The studio harnessed the potential of upcycling to curate bespoke furniture and interiors throughout the space, with swing chairs, fixed concrete banquette seating and suspended planters separating the space between bar and restaurant. ‘The furniture choices were essential to the scheme – from the iridescent rainbow surfaces to the imperfection of textured concrete, designed to recreate the desert’s tonality,’ says Alex. ‘All our choices were garnered toward unifying the sunset drenched, desert aesthetic.’
Bringing the changing gradient of the desert sunset to south London, Locke’s signature functional living rooms on the upper floors are dipped in blue, beige and grey hues, with saturated vibrant reds on the lower floors. The studio has designed bespoke modular sofas, handmade using sand mixed with resin lay-up to recreate the desert’s tonality, complemented by rough-sawn timber flooring.
Concrete destined for landfill serves as plinths for a six-metre long terrazzo table in the ground floor workspace, shaped into a bar frontage that will serve beer from Bermondsey’s Beer Mile. Repurposed steel rebar and clay bricks form decorative ironwork and joinery elements throughout the space.
‘A circular material economy was central to the design process, harnessing upcycling potential to create bespoke furniture and interiors throughout the space – as an example, we recycled concrete strength-testing cubes to create impactful table plinths in the coworking area, and the bar front in the restaurant, referencing rocky desert outcrops,’ says Alex. ‘We love the humble story of these waste elements, each cube having a unique sand/cement mix, numbered and dated with distinctive handwriting.’
What makes this space unique is the play on unexpected materials and colours. ‘Material innovation extends throughout all elements of the space, beyond the upcycled waste materials,’ Alex explains. ‘Look to the bar tops, wall panelling and sliding partitions in the bedrooms, where an industrial process of zinc-passivation creates an iridescent rainbow finish – again mirroring the desert motif.’
This metal-dipping process forms a patina over the metal, embedding the desert sky into the hotel’s scheme.
‘The budget was extremely tight, so we had to be really imaginative with how we created interesting moments within this frame,’ the team tells us. ‘The hotel floor plan was also highly unconventional and didn’t naturally lend itself to the typical floorplan of a hotel, which would often have a lot of vertical and horizontal repetition. Consider also, a typical hotel has eight different room types, repeated throughout the hotel. Bermonds has 143 room types and 53 different unique types within that 143, engendering a huge game of Tetris to try and fit them all in!’
Designed to be lived in, each individual studio is equipped with a fully functional kitchen and laundry facilities, giving guests the flexibility to live in each room undisturbed for anything from one night to three months.
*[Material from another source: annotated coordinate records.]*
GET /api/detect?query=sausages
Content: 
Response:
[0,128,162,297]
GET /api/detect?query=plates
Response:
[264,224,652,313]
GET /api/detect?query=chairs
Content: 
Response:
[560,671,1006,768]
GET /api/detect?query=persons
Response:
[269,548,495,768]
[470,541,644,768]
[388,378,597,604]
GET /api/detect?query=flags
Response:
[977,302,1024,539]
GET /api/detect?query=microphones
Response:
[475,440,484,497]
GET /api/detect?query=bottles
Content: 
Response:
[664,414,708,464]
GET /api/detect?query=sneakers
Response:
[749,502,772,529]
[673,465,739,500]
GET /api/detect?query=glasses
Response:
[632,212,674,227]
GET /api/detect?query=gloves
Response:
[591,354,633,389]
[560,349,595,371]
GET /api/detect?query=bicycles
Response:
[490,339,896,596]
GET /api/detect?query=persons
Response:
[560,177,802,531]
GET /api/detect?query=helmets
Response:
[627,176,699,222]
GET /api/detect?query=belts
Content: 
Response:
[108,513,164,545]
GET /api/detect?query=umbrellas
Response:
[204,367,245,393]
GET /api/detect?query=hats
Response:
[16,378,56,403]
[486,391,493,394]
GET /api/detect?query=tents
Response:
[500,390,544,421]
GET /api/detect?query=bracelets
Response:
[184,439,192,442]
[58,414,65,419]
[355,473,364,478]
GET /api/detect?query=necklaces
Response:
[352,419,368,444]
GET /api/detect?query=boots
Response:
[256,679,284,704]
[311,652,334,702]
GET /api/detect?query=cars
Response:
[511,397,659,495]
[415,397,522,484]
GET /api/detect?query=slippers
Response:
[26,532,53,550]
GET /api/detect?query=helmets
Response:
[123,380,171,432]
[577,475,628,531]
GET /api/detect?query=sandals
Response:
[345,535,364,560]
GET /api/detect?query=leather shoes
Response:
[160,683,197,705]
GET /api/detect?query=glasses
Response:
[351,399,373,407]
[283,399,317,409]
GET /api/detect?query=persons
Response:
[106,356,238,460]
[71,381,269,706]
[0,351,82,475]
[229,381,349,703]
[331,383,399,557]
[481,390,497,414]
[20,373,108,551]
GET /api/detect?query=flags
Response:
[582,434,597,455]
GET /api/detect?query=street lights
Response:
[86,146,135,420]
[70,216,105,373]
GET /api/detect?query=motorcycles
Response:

Textured concrete walls separate bedrooms from the kitchen and living areas, with bedframes created from blackened rebar and accented with linen canopies. Low cost, low-impact, considered design at its best.
Bermonds Locke is the first of a series of collaborative projects that will see Holloway Li and Locke join creative forces. This latest project is the realisation of the studio’s experimentation with a circular material economy, creating a unique aesthetic as well as revealing low-cost, sustainable practices that speak to the future of design.